Писатель Валентин Распутин: Для того, чтобы Россия поднялась на ноги нужен такой человек, как Зюганов!
Из выступление писателя Валентина Распутина на читательской конференции по книге А. Житнухина «Геннадий Зюганов»
Буду говорить немного и буду говорить сбивчиво, это связано и с болезнью (правда, дело поправляется), так что вы меня не обессудьте, пожалуйста. Я знал, что есть книга о Зюганове. И когда книжка эта пришла, – ну, партийная книга, думаю, партийная книга, которую и нужно прочитать как партийную книгу, и не более того. Но когда стал читать, увидел, что написана книга все-таки талантливым человеком. Талантливым человеком не только потому, что он пишет о Зюганове, о лидере, о деятеле партии, но пишет просто как о человеке, пишет о времени, о том времени, в течение которого происходит все это – это и конец восьмидесятых годов, и девяностые годы. И все это настолько, мне кажется, точно, настолько это выверено – или талант такой у автора, или что-то еще.
Понимаете, мы, писатели, все-таки опытные люди и видим, когда в каком-то месте что-то вычеркивалось и писалось заново: вот здесь текст, видимо, не годился, этот текст ушел, а потом появился новый текст, который показался автору более подходящим. Ни разу, ни в одном месте я не увидел такой помарки, когда одно вычеркивается, а другое вставляется. Писалось точно на одном дыхании, может быть, так оно действительно и было, потому что фигура, я имею в виду Зюганова, достойная того.
Говорить и писать о нем и легко, и трудно. Я не знаю, не представляю себе другого человека, который бы на протяжении более чем двадцати лет выдерживал, вытерпливал такие издевательства. Это не просто издевательства, это подобие казни какой-то – столько пришлось выдержать Зюганову. Трудно представить такого человека, трудно. Иногда казалось даже, особенно после выборов девяносто шестого года, что, наверное, Зюганов сдал, что-то его не видно, слишком дорого обошлись ему эти выборы. Нет, не сдал, снова появился. Снова появился, да со словами, да с мнениями, да гораздо лучшими, чем прежде, потому что эти выборы, девяносто шестого года, поганые совершенно, только утвердили то, что есть в нем.

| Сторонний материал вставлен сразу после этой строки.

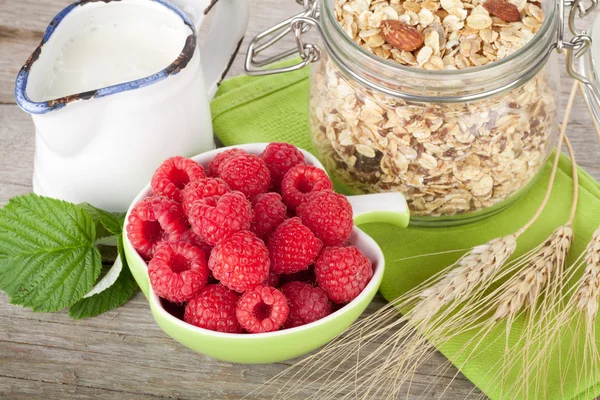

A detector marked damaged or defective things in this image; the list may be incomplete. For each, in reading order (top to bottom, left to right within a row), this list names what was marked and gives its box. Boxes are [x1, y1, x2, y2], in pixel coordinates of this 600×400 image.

chipped enamel rim [14, 0, 197, 115]
chipped enamel rim [122, 142, 386, 340]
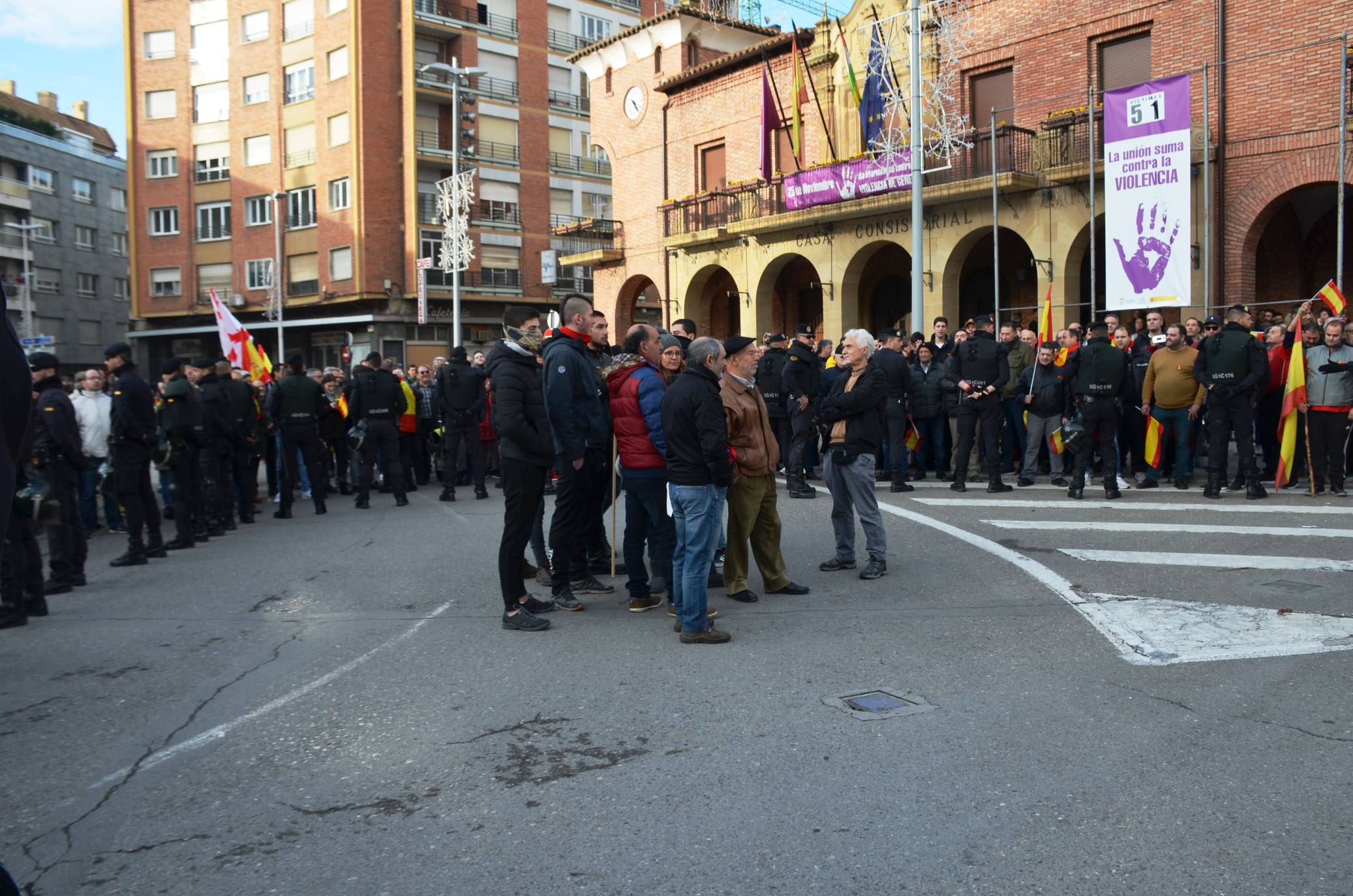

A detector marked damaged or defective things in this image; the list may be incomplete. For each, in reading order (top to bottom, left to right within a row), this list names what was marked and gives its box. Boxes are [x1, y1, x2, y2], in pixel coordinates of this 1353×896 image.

crack in asphalt [18, 625, 304, 896]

О Зюганове говорили здесь много, и будут еще, очевидно, говорить. Нам повезло. Я имею в виду, повезло не только коммунистам, повезло всем нам, патриотам. Потому что Зюганов лидер не одних только коммунистов, Зюганов – лидер всех патриотов России. Если не все патриоты России это сознают, тем хуже для них. В общем-то, так оно действительно и есть.

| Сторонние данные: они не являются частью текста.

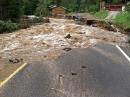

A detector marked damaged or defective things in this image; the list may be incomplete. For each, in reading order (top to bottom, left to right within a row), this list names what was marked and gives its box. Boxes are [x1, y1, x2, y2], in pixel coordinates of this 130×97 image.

Я, вспоминаю, познакомился с Зюгановым, когда был писательский съезд, еще в 1990 году. Я выступал там, подошел после этого Зюганов, и мы познакомились, и он отвез меня даже до дому. И всё, казалось, на этом всё. Затем – событие за событием, событие за событием, и куда не придешь – везде Геннадий Зюганов. Везде он выступает, везде он говорит то, что нужно. Не надо забывать – в книге это есть, – не надо забывать, что в 1991 году это была инициатива его: обратиться со «Словом к народу». И «Слово к народу» тогда возымело все-таки определенное действие. Нет, не определенное, а большое действие! Если не все это сразу почувствовали, если началась травля тех, кто подписывал это письмо, – это ничего не значит. С некоторых пор такое ощущение: если за что-то травят Зюганова, травят партию, заодно и меня цепляют, мне это только составляет гордость – ага, ну, значит, заслужил, ты это заслужил за доброе дело, потому что эти-то люди уж не ошибаются.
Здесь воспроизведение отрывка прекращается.